**PAGE TEXT:**
/---

MolPipeline

MolPipeline is a Python package for processing molecules with RDKit in scikit-learn.

Background

The scikit-learn package provides a large variety of machine learning algorithms and data processing tools, among which is the Pipeline class, allowing users to prepend custom data processing steps to the machine learning model. MolPipeline extends this concept to the field of cheminformatics by wrapping standard RDKit functionality, such as reading and writing SMILES strings or calculating molecular descriptors from a molecule-object.

MolPipeline aims to provide:

Automated end-to-end processing from molecule data sets to deployable machine learning models.
Scalable parallel processing and low memory usage through instance-based processing.
Standard pipeline building blocks for flexibly building custom pipelines for various cheminformatics tasks.
Consistent error handling for tracking, logging, and replacing failed instances (e.g., a SMILES string that could not be parsed correctly).
Integrated and self-contained pipeline serialization for easy deployment and tracking in version control.

Publications

Sieg J, Feldmann CW, Hemmerich J, Stork C, Sandfort F, Eiden P, and Mathea M, MolPipeline: A python package for processing molecules with RDKit in scikit-learn, J. Chem. Inf. Model., doi:10.1021/acs.jcim.4c00863, 2024
Further links: arXiv

Feldmann CW, Sieg J, and Mathea M, Analysis of uncertainty of neural fingerprint-based models, 2024
Further links: repository

from molpipeline import Pipeline
from molpipeline.any2mol import AutoToMol
from molpipeline.mol2any import MolToMorganFP
from molpipeline.mol2mol import (
    ElementFilter,
    SaltRemover,
)

from sklearn.ensemble import RandomForestRegressor

# set up pipeline
pipeline = Pipeline([
      ("auto2mol", AutoToMol()),                                     # reading molecules
      ("element_filter", ElementFilter()),                           # standardization
      ("salt_remover", SaltRemover()),                               # standardization
      ("morgan2_2048", MolToMorganFP(n_bits=2048, radius=2)),        # fingerprints and featurization
      ("RandomForestRegressor", RandomForestRegressor())             # machine learning model
    ],
    n_jobs=4)

\---

**DATA SUPPLIED:**

/---

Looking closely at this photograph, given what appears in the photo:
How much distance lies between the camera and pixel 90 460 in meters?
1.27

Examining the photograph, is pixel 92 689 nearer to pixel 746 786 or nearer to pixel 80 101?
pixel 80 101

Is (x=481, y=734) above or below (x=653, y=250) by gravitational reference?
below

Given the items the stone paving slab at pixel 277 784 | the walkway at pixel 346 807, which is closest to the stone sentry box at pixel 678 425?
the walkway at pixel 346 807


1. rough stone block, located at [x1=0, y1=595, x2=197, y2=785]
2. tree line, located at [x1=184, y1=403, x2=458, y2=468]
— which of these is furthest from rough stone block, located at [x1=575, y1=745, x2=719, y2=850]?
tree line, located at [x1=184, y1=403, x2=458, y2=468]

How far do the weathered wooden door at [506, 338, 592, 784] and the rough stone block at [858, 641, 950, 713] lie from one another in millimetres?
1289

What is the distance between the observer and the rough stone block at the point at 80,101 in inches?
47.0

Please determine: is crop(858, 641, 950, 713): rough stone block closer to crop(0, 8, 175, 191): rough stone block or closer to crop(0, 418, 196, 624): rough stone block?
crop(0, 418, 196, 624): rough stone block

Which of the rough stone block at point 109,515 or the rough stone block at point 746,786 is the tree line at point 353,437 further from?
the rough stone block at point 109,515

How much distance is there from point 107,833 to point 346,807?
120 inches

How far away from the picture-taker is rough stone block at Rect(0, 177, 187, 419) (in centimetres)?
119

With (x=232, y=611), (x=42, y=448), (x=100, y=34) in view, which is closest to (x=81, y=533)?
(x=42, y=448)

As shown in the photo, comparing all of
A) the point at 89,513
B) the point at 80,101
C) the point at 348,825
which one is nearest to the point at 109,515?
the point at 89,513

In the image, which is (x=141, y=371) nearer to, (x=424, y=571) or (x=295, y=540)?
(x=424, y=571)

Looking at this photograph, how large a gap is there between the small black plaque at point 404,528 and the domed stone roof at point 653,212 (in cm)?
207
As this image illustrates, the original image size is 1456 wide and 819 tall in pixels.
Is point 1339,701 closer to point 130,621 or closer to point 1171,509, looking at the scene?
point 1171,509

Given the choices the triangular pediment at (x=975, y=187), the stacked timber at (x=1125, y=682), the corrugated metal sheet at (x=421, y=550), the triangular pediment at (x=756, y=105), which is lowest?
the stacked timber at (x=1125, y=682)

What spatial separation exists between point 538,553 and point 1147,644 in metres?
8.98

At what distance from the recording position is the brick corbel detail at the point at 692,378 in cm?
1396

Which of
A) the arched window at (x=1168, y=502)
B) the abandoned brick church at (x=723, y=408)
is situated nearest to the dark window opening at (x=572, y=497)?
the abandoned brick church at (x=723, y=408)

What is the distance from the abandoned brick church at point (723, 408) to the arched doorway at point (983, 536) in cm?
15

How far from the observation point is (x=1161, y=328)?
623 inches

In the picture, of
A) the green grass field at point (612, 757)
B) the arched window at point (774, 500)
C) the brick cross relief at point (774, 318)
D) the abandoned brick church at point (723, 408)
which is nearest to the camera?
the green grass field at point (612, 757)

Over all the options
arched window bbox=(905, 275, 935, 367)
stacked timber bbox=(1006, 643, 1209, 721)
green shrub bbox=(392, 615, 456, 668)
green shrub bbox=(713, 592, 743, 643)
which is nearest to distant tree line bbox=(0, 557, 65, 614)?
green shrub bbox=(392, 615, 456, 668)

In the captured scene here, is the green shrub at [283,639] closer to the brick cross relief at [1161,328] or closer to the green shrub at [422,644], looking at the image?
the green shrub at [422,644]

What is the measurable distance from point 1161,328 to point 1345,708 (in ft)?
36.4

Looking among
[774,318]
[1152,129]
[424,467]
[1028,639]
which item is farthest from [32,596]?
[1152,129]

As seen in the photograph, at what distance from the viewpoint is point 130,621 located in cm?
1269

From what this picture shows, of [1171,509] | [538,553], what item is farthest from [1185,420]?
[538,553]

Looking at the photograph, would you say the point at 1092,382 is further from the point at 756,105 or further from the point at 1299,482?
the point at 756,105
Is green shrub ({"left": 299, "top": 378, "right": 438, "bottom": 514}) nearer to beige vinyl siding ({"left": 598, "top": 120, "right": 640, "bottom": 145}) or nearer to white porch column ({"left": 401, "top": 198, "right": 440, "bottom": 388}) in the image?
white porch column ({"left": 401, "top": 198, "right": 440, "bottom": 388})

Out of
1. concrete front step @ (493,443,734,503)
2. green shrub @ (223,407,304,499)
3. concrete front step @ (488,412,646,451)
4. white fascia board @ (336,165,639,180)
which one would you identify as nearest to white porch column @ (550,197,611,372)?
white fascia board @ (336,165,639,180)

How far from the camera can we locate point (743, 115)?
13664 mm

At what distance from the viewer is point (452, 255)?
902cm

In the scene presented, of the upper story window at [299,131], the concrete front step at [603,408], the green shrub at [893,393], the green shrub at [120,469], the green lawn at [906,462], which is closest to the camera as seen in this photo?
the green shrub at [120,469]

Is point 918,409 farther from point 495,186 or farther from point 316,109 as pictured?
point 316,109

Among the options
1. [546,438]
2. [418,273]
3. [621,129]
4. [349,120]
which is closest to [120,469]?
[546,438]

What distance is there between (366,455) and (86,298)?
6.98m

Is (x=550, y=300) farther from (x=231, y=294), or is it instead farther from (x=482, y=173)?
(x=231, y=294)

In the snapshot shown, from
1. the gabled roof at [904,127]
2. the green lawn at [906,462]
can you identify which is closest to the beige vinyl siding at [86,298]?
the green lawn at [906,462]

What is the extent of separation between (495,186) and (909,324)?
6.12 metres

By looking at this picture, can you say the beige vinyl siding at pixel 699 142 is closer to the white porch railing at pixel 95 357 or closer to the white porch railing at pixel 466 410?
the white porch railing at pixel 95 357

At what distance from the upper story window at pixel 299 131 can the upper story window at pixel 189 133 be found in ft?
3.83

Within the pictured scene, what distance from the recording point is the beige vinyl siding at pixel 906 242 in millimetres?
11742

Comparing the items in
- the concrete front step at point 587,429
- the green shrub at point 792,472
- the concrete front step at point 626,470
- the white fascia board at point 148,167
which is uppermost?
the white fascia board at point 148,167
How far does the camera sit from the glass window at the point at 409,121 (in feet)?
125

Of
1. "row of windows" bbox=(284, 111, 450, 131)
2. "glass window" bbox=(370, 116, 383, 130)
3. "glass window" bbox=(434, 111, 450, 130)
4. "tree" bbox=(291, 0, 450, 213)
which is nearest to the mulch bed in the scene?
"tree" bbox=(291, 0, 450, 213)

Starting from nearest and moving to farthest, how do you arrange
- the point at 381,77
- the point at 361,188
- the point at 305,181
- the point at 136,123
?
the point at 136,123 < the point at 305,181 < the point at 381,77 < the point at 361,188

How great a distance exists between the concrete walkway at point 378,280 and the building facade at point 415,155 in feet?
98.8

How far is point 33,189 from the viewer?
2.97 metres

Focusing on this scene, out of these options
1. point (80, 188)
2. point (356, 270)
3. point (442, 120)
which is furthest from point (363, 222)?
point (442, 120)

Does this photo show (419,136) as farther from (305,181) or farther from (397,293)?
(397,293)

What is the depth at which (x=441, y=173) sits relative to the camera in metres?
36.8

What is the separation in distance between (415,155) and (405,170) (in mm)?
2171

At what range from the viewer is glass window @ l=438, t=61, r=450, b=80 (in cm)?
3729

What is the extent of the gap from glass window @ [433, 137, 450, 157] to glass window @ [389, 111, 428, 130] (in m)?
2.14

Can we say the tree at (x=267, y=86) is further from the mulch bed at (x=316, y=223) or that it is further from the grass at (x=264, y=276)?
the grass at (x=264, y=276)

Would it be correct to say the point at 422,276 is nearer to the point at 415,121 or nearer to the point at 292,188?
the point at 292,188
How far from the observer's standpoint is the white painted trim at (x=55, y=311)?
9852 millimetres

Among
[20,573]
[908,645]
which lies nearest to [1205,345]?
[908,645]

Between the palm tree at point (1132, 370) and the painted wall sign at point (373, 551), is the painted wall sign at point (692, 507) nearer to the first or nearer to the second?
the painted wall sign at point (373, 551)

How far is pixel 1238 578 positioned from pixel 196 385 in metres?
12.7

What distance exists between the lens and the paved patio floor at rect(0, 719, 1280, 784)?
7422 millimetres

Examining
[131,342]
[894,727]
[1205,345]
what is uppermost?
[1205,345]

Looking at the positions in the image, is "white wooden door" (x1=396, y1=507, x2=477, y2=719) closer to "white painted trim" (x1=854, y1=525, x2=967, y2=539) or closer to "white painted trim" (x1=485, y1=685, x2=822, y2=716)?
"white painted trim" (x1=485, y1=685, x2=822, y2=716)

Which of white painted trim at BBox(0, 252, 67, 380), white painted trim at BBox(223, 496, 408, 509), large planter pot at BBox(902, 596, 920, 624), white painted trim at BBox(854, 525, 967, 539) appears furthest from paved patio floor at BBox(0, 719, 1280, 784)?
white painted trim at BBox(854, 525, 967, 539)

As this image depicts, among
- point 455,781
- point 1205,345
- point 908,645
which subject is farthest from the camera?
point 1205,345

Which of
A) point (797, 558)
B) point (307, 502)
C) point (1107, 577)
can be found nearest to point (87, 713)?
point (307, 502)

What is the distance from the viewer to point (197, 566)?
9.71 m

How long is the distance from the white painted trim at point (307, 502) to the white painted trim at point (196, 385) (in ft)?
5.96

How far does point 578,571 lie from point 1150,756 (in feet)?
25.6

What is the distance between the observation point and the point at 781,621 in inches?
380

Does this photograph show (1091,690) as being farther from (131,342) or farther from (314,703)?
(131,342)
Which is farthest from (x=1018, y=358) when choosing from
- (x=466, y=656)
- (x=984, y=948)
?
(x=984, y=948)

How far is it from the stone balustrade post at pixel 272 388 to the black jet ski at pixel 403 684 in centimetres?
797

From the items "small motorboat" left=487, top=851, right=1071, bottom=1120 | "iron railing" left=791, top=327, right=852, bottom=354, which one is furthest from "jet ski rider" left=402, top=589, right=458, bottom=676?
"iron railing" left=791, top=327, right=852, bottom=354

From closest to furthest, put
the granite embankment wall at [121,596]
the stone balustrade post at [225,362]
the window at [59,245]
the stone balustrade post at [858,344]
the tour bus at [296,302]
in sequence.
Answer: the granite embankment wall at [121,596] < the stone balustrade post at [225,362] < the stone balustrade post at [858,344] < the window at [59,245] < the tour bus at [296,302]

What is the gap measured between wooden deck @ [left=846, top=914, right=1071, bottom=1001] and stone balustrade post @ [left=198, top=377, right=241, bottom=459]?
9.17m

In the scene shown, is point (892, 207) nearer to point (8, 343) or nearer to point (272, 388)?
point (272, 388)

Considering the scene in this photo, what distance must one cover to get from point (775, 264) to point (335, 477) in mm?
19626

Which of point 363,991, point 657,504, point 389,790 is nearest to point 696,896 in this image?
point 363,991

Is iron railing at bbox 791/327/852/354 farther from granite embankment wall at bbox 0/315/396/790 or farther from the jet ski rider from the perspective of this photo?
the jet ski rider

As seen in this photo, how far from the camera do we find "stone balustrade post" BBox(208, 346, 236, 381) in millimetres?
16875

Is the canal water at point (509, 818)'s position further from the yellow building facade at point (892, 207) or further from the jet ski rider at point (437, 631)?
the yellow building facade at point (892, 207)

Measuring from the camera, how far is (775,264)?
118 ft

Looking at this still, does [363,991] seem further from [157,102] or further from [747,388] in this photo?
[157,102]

\---

**SHORT TASK:** Please carry on the MolPipeline page from its last line onward.

**FINAL ANSWER:**
# fit the pipeline
pipeline.fit(X=["CCCCCC", "c1ccccc1"], y=[0.2, 0.4])
# make predictions from SMILES strings
pipeline.predict(["CCC"])
# output: array([0.29])

Feature calculation

Calculating molecular descriptors from SMILES strings is straightforward. For example, physicochemical properties can be calculated like this:

from molpipeline import Pipeline
from molpipeline.any2mol import AutoToMol
from molpipeline.mol2any import MolToRDKitPhysChem

pipeline_physchem = Pipeline(
    [
        ("auto2mol", AutoToMol()),
        (
            "physchem",
            MolToRDKitPhysChem(
                standardizer=None,
                descriptor_list=["HeavyAtomMolWt", "TPSA", "NumHAcceptors"],
            ),
        ),
    ],
    n_jobs=-1,
)
physchem_matrix = pipeline_physchem.transform(["CCCCCC", "c1ccccc1(O)"])
physchem_matrix
# output: array([[72.066,  0.   ,  0.   ],
#                [88.065, 20.23 ,  1.   ]])

MolPipeline provides further features and descriptors from RDKit, for example Morgan (binary/count) fingerprints and MACCS keys. See the 04_feature_calculation notebook for more examples.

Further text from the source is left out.